##### Listed entries #####
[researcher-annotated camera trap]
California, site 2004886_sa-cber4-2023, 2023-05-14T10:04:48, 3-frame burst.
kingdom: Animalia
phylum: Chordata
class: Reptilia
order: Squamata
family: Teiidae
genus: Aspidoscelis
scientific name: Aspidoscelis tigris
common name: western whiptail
#####
### Work required
Set down the listing above in full, please, exactly as it appears.

### Solution to this exercise
[researcher-annotated camera trap]
California, site 2004886_sa-cber4-2023, 2023-05-14T10:04:48, 3-frame burst.
kingdom: Animalia
phylum: Chordata
class: Reptilia
order: Squamata
family: Teiidae
genus: Aspidoscelis
scientific name: Aspidoscelis tigris
common name: western whiptail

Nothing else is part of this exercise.